:: STATED EXERCISE ::
Leave out the pictures and copy each record below exactly.

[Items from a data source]

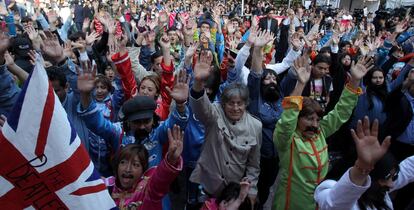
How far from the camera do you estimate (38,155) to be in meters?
1.37

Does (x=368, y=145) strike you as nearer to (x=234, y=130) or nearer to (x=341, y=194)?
(x=341, y=194)

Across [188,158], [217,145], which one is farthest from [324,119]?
[188,158]

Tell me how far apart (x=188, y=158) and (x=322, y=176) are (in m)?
1.08

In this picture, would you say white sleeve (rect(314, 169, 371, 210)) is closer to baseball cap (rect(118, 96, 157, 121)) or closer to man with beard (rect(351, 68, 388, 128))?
baseball cap (rect(118, 96, 157, 121))

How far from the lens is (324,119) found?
291 centimetres

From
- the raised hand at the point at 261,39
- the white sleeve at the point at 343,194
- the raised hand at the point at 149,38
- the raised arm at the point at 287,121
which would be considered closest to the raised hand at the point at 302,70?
the raised arm at the point at 287,121

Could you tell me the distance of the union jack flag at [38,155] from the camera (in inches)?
53.1

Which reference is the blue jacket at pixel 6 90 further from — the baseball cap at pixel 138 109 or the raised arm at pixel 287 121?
the raised arm at pixel 287 121

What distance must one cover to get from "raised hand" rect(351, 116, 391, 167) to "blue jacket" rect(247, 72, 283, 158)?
1482 mm

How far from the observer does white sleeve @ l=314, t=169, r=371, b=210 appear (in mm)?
1623

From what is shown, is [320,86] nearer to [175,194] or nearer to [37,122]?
[175,194]

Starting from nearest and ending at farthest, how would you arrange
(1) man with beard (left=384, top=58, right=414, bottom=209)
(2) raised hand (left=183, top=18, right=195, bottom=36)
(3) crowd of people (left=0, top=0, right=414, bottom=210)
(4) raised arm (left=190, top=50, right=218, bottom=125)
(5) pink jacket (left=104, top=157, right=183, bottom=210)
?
1. (5) pink jacket (left=104, top=157, right=183, bottom=210)
2. (3) crowd of people (left=0, top=0, right=414, bottom=210)
3. (4) raised arm (left=190, top=50, right=218, bottom=125)
4. (1) man with beard (left=384, top=58, right=414, bottom=209)
5. (2) raised hand (left=183, top=18, right=195, bottom=36)

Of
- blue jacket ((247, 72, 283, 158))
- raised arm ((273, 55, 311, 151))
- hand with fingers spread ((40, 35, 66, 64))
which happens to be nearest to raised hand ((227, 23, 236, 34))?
blue jacket ((247, 72, 283, 158))

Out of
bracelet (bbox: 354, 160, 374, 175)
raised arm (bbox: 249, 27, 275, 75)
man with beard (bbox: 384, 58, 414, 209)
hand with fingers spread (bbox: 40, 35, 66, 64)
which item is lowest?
man with beard (bbox: 384, 58, 414, 209)
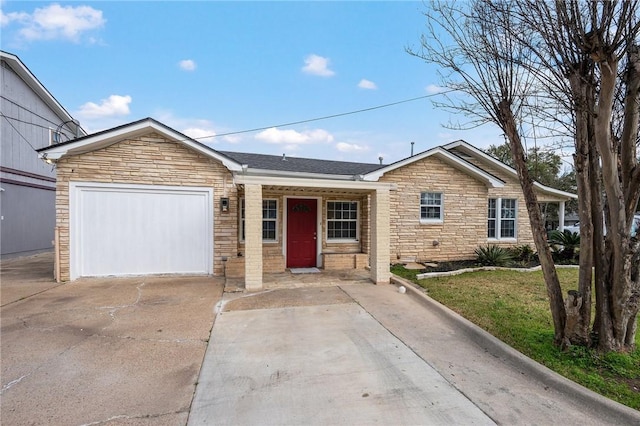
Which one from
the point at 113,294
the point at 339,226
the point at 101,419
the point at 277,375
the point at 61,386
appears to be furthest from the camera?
the point at 339,226

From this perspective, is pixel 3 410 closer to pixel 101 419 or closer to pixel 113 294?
pixel 101 419

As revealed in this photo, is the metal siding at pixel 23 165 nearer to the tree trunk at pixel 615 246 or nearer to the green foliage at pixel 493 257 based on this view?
the tree trunk at pixel 615 246

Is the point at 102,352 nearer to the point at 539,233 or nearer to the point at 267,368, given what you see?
the point at 267,368

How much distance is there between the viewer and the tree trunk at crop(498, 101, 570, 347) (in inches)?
155

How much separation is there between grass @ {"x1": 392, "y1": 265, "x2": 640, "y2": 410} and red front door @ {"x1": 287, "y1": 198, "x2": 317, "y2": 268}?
2867 millimetres

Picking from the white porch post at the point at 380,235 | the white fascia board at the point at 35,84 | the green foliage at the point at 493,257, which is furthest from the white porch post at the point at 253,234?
the white fascia board at the point at 35,84

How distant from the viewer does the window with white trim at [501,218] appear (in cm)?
1229

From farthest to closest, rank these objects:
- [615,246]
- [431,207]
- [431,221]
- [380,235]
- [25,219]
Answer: [25,219] → [431,207] → [431,221] → [380,235] → [615,246]

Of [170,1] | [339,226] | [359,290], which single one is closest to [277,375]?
[359,290]

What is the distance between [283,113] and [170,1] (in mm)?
5373

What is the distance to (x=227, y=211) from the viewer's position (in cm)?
884

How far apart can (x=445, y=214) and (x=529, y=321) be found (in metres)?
6.71

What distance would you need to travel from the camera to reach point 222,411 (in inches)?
109

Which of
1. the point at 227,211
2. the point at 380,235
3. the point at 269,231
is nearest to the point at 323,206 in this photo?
the point at 269,231
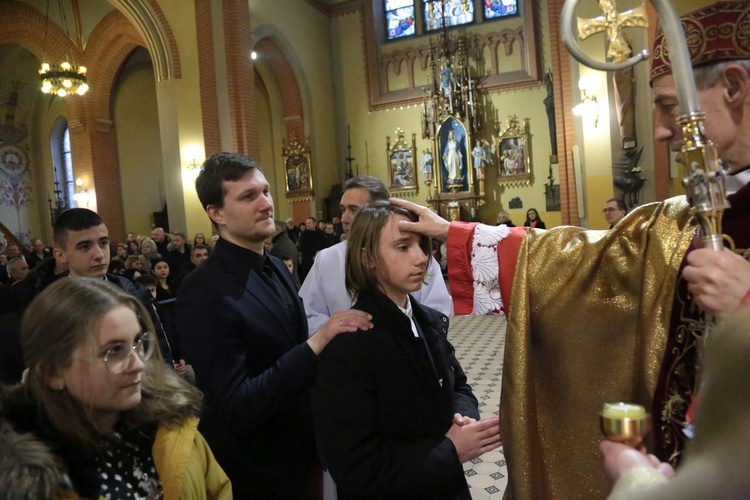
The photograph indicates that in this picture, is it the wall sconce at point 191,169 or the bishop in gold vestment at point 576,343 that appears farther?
the wall sconce at point 191,169

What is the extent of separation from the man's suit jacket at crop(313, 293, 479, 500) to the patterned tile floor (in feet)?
6.46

:: CORRECT ANSWER ::
How far from the camera do you estimate (38,155) to be in meters?
1.37

Does (x=368, y=145) strike you as nearer to (x=234, y=130) or nearer to (x=341, y=194)?
(x=341, y=194)

Across [188,158], [217,145], which one is farthest from [324,119]?
[188,158]

Tell me how far apart (x=188, y=158) and (x=322, y=176) are (in m)?
1.08

In this picture, would you say white sleeve (rect(314, 169, 371, 210)) is closer to baseball cap (rect(118, 96, 157, 121)) or closer to man with beard (rect(351, 68, 388, 128))?
baseball cap (rect(118, 96, 157, 121))

How far from the lens is (324,119) found?
291 centimetres

From
- the raised hand at the point at 261,39
- the white sleeve at the point at 343,194
- the raised hand at the point at 149,38
- the raised arm at the point at 287,121
which would be considered closest to the raised hand at the point at 302,70?
the raised arm at the point at 287,121

Could you tell me the distance of the union jack flag at [38,155] from the camera (in inches)?
53.1

Which reference is the blue jacket at pixel 6 90 further from — the baseball cap at pixel 138 109 or the raised arm at pixel 287 121?
the raised arm at pixel 287 121

What distance must one cover to get from "raised hand" rect(351, 116, 391, 167) to "blue jacket" rect(247, 72, 283, 158)?
1482 mm

How far from the observer does white sleeve @ l=314, t=169, r=371, b=210 appear (in mm)?
1623

From what is shown, is [320,86] nearer to [175,194] or nearer to [37,122]?
[175,194]

Starting from nearest and ending at farthest, how would you arrange
(1) man with beard (left=384, top=58, right=414, bottom=209)
(2) raised hand (left=183, top=18, right=195, bottom=36)
(3) crowd of people (left=0, top=0, right=414, bottom=210)
(4) raised arm (left=190, top=50, right=218, bottom=125)
(5) pink jacket (left=104, top=157, right=183, bottom=210)
?
1. (5) pink jacket (left=104, top=157, right=183, bottom=210)
2. (3) crowd of people (left=0, top=0, right=414, bottom=210)
3. (4) raised arm (left=190, top=50, right=218, bottom=125)
4. (1) man with beard (left=384, top=58, right=414, bottom=209)
5. (2) raised hand (left=183, top=18, right=195, bottom=36)

Of
- blue jacket ((247, 72, 283, 158))
- raised arm ((273, 55, 311, 151))
- hand with fingers spread ((40, 35, 66, 64))
which happens to be nearest to raised hand ((227, 23, 236, 34))?
blue jacket ((247, 72, 283, 158))

Out of
bracelet (bbox: 354, 160, 374, 175)
raised arm (bbox: 249, 27, 275, 75)
man with beard (bbox: 384, 58, 414, 209)
hand with fingers spread (bbox: 40, 35, 66, 64)
which item is lowest?
man with beard (bbox: 384, 58, 414, 209)
Which one from
the point at 113,294
the point at 339,226
the point at 101,419
the point at 277,375
the point at 61,386
appears to be furthest from the camera?
the point at 339,226

From this perspective, is pixel 3 410 closer to pixel 101 419 or closer to pixel 113 294?
pixel 101 419

As revealed in this photo, is the metal siding at pixel 23 165 nearer to the tree trunk at pixel 615 246 or nearer to the green foliage at pixel 493 257 based on this view?
the tree trunk at pixel 615 246

Is the point at 102,352 nearer to the point at 539,233 or nearer to the point at 267,368, given what you see?
the point at 267,368

How much distance is there between the viewer and the tree trunk at crop(498, 101, 570, 347) (in inches)?
155

How much separation is there between grass @ {"x1": 392, "y1": 265, "x2": 640, "y2": 410} and red front door @ {"x1": 287, "y1": 198, "x2": 317, "y2": 268}?
2867 millimetres

Picking from the white porch post at the point at 380,235 | the white fascia board at the point at 35,84 | the green foliage at the point at 493,257, which is furthest from the white porch post at the point at 253,234?
the white fascia board at the point at 35,84

How distant from the viewer does the window with white trim at [501,218] appear (in cm)?
1229

From farthest to closest, rank these objects:
- [615,246]
- [431,207]
- [431,221]
- [380,235]
- [25,219]
Answer: [25,219] → [431,207] → [431,221] → [380,235] → [615,246]

Of [170,1] | [339,226] | [359,290], which single one is closest to [277,375]?
[359,290]

What is the distance between [283,113] and [170,1] (in mm)?
5373

What is the distance to (x=227, y=211) from the viewer's position (in cm)?
884

How far apart can (x=445, y=214) and (x=529, y=321) be found (in metres)?
6.71

What distance would you need to travel from the camera to reach point 222,411 (in inches)?
109

Which of
1. the point at 227,211
2. the point at 380,235
3. the point at 269,231
is nearest to the point at 323,206 in this photo?
the point at 269,231
The photograph indicates that in this picture, is it the wall sconce at point 191,169 or the bishop in gold vestment at point 576,343 that appears farther?
the wall sconce at point 191,169

What is the extent of separation from the man's suit jacket at crop(313, 293, 479, 500) to the patterned tile floor (in feet)?
6.46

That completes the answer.